The research opens significant questions for the years ahead. Scientists want to know whether men carrying the mLOY mutation actually develop fibrosis in their hearts, and whether that fibrosis is the direct cause of heart attacks and other cardiovascular events. They also want to understand the deeper biology—why losing a single chromosome has such outsized effects on aging and disease. The answers could reshape how doctors screen for and treat age-related illness in men, and might even point toward new ways to slow aging itself.
Citas Notables
It is, without question, the most common mutation in humans.— Lars Forsberg, Uppsala University
Smoking causes you to lose the Y chromosome from your blood at an accelerated rate; if you stop smoking, healthy cells return to dominance.— Kenneth Walsh, University of Virginia
La Conversación del Hearth Otra perspectiva de la historia
So this mutation—mLOY—it's not something men are born with. It happens over time?

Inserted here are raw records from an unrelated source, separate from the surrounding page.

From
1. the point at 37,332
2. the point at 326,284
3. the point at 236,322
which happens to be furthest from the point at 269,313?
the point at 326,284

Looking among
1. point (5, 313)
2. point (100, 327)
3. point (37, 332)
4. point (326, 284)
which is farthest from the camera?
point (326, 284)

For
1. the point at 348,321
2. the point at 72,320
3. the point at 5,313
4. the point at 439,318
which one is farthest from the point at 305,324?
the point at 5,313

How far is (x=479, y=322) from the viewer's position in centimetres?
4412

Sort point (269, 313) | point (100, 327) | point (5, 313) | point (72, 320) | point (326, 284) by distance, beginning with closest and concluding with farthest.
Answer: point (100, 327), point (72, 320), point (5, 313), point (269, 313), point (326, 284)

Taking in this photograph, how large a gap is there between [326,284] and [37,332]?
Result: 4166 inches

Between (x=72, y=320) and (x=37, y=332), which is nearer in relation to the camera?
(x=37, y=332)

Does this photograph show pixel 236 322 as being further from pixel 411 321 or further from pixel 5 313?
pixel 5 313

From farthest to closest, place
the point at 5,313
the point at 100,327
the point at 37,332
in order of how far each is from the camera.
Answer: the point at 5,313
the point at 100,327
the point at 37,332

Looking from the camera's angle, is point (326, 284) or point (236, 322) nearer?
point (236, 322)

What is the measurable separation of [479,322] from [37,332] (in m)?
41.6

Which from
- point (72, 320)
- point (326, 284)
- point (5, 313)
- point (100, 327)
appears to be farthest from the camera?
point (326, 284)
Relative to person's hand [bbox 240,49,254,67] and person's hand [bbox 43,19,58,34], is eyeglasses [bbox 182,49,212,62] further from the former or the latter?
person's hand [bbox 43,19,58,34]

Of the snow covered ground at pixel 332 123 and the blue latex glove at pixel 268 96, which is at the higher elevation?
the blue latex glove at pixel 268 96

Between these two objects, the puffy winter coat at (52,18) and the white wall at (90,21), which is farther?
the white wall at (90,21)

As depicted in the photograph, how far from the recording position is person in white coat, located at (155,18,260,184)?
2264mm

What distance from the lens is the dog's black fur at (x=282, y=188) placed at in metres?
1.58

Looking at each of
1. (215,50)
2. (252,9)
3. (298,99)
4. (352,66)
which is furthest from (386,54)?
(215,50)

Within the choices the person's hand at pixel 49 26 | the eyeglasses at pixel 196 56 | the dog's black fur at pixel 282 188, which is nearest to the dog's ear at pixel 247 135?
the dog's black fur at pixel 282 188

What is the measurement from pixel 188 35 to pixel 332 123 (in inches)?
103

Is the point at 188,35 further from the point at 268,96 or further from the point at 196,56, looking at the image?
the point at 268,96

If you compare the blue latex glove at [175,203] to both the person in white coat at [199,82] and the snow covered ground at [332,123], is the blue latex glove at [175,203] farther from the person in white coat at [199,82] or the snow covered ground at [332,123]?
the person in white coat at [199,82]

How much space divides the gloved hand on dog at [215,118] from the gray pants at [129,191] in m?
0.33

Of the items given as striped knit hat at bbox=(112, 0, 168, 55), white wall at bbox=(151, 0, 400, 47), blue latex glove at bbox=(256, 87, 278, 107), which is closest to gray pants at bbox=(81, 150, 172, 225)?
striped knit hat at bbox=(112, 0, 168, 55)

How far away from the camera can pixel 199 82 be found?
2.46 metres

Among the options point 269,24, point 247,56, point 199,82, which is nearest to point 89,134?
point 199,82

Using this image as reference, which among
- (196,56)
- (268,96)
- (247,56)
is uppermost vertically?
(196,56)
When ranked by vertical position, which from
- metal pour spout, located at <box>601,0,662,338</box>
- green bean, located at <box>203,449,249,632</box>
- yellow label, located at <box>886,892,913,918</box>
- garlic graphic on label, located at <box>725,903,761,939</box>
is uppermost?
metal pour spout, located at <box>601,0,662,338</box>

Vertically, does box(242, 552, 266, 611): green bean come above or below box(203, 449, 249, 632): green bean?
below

Exactly. It's a gradual loss of Y chromosome material in blood cells as you age. Most men don't have it in their 40s. But by 60, one in five do. By 70, it's one in two.
And the study proves it actually causes disease, not just correlates with it?
That's the breakthrough. They showed it in mice—engineered them without the Y chromosome, and the animals developed heart scarring and died early. Then they reversed the damage with a drug. That's proof of causation.
Four to five years of life lost. That's enormous. Is there any way to prevent it?
Smoking accelerates it dramatically. If you quit, your healthy cells come back. But age and inherited mutations—those you can't control. The mutation itself is inevitable for many men.
So a 65-year-old man with this mutation—what does that mean for his future?
Higher risk of heart disease, cognitive decline, earlier death. But it's not a death sentence. The research is still new. They're looking at treatments now, and understanding why this happens could open doors to slowing it.
Why does losing one chromosome matter so much?
That's what they don't fully understand yet. The Y chromosome is small, carries relatively few genes. But when it's lost, immune cells malfunction in a specific way that scars the heart. The mechanism is clear now. The deeper why—that's still being worked out.